* [How to complete this task] An exact transcription is needed, starting with the line that contains "Tunnel pedonale Fotografia Stock" and ending with the last line of the records.

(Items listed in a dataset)
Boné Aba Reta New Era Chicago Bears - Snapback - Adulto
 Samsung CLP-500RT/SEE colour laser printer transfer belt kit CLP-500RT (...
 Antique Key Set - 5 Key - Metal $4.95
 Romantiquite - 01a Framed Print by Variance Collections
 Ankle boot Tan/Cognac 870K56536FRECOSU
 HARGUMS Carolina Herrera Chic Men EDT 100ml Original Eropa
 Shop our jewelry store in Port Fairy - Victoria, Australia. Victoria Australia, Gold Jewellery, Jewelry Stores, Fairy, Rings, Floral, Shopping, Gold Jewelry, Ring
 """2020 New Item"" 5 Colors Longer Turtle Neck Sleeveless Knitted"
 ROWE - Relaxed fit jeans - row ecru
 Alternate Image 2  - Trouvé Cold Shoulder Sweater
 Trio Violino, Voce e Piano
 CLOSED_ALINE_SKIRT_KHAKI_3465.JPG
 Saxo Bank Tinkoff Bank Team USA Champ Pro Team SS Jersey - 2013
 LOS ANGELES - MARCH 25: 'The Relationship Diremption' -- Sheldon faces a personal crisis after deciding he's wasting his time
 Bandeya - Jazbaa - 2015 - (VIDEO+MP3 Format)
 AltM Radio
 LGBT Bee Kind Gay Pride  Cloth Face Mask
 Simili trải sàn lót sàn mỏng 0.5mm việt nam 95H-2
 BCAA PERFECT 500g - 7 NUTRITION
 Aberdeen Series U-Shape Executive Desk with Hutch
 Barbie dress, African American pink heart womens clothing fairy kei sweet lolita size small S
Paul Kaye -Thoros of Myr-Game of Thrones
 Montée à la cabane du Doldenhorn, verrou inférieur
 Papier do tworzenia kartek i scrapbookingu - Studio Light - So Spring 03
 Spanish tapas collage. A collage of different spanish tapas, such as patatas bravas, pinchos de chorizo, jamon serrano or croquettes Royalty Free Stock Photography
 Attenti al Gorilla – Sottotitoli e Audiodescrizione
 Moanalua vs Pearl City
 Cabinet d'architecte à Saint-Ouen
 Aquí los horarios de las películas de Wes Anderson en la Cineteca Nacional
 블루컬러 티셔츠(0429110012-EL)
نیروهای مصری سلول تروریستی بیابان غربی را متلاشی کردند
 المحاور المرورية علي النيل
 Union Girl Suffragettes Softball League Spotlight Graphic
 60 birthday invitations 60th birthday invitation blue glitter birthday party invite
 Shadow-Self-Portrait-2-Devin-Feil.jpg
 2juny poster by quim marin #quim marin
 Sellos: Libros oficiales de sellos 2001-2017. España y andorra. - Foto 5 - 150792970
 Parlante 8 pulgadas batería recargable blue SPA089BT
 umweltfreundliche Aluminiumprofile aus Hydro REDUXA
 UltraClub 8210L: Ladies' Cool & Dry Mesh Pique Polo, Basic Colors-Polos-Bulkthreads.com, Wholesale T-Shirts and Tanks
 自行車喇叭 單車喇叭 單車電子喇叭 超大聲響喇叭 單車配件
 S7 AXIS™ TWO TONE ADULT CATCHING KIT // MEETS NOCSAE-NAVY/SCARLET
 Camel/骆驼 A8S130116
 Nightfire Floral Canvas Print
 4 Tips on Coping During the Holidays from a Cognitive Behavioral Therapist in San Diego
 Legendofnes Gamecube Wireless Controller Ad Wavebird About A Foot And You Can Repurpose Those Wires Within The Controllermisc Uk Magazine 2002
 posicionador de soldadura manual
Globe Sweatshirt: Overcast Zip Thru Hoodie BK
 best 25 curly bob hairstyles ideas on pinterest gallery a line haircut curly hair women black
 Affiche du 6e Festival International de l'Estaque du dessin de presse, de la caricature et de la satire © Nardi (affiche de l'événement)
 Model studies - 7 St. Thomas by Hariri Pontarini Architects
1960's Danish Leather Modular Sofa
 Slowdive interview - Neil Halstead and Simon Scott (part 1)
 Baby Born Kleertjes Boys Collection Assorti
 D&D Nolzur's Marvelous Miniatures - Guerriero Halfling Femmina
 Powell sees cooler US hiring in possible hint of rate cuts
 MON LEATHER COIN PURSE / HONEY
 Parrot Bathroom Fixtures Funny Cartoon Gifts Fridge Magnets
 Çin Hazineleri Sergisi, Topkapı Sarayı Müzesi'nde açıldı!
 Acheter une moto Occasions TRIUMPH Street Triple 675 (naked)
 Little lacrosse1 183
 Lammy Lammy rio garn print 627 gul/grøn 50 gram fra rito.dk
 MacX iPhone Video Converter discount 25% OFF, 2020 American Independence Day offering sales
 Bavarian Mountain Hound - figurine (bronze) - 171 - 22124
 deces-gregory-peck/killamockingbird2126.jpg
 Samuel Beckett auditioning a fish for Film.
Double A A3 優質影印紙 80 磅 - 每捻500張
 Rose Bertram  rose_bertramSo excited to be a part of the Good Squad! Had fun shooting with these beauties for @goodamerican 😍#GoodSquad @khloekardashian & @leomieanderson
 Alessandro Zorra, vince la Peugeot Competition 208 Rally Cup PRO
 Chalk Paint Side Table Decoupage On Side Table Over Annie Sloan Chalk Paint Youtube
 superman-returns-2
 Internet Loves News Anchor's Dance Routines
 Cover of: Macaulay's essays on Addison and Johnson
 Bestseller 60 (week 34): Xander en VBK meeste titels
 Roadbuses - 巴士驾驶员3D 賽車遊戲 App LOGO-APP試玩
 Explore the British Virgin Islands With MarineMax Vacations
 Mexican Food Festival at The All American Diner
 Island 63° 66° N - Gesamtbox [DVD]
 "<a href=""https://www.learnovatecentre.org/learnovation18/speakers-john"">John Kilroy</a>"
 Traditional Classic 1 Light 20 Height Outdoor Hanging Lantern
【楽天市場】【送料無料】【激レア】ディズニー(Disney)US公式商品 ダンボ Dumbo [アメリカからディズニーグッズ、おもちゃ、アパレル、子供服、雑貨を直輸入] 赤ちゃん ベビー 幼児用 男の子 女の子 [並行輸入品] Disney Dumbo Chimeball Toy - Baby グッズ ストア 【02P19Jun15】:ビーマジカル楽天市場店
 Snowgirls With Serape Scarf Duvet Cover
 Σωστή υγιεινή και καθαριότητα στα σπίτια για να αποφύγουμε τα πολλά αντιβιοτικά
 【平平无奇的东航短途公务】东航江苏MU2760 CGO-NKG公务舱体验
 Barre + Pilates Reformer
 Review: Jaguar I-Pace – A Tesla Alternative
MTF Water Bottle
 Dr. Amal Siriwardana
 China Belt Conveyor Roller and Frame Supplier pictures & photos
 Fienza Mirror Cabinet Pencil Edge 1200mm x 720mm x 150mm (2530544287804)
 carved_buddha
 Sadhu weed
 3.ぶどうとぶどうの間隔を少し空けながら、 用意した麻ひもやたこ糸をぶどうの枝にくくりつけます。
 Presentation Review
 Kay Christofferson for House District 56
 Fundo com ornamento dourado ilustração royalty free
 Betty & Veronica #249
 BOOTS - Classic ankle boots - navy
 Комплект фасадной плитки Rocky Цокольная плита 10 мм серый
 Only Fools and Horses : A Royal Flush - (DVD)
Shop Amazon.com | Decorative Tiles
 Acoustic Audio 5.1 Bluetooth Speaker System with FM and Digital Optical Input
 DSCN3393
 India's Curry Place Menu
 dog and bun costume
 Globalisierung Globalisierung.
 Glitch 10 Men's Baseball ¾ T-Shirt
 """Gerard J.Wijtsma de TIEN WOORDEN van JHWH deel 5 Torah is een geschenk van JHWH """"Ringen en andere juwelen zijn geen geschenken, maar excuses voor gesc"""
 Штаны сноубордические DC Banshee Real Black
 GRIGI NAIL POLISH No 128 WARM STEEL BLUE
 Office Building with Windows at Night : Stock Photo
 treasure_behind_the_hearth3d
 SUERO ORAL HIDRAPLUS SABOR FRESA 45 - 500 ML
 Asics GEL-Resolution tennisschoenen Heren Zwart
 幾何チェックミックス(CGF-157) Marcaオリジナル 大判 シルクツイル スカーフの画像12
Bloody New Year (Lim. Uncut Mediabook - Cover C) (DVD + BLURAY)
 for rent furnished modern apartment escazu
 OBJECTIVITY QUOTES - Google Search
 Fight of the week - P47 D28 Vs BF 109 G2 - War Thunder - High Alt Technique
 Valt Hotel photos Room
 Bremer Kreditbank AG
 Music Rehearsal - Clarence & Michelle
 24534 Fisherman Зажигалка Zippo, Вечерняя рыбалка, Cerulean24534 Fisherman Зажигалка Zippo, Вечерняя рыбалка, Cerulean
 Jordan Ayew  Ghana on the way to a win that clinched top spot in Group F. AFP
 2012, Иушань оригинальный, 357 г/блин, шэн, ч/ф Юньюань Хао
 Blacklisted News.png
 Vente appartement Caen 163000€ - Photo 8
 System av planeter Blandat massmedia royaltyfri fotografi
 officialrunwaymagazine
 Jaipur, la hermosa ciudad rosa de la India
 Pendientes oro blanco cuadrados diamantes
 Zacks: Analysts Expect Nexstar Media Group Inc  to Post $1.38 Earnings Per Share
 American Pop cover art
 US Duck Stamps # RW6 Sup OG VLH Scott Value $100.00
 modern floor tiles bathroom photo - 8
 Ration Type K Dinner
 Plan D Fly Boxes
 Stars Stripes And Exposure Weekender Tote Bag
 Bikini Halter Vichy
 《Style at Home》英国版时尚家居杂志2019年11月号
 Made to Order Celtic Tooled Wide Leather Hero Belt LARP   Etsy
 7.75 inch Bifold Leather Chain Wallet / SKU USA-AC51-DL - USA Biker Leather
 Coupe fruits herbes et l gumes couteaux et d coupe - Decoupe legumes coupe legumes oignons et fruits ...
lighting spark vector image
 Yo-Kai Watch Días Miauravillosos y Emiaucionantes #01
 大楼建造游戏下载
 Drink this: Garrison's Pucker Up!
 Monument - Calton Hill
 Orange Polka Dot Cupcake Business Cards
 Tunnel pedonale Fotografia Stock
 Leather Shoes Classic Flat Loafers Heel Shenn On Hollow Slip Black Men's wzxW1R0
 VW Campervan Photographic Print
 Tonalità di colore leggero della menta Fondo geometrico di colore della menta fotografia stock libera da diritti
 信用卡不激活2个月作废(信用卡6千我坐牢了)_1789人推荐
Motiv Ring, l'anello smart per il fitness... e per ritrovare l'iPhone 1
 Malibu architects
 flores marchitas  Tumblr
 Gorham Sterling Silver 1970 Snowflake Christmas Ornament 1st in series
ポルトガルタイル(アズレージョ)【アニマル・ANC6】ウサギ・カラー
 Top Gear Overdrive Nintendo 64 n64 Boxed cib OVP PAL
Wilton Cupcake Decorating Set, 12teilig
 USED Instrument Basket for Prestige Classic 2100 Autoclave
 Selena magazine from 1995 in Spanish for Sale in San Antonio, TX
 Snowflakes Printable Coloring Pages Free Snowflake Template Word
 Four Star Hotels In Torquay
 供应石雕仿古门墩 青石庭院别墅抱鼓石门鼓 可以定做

* [Answer to this task]
 Tunnel pedonale Fotografia Stock
 Leather Shoes Classic Flat Loafers Heel Shenn On Hollow Slip Black Men's wzxW1R0
 VW Campervan Photographic Print
 Tonalità di colore leggero della menta Fondo geometrico di colore della menta fotografia stock libera da diritti
 信用卡不激活2个月作废(信用卡6千我坐牢了)_1789人推荐
Motiv Ring, l'anello smart per il fitness... e per ritrovare l'iPhone 1
 Malibu architects
 flores marchitas  Tumblr
 Gorham Sterling Silver 1970 Snowflake Christmas Ornament 1st in series
ポルトガルタイル(アズレージョ)【アニマル・ANC6】ウサギ・カラー
 Top Gear Overdrive Nintendo 64 n64 Boxed cib OVP PAL
Wilton Cupcake Decorating Set, 12teilig
 USED Instrument Basket for Prestige Classic 2100 Autoclave
 Selena magazine from 1995 in Spanish for Sale in San Antonio, TX
 Snowflakes Printable Coloring Pages Free Snowflake Template Word
 Four Star Hotels In Torquay
 供应石雕仿古门墩 青石庭院别墅抱鼓石门鼓 可以定做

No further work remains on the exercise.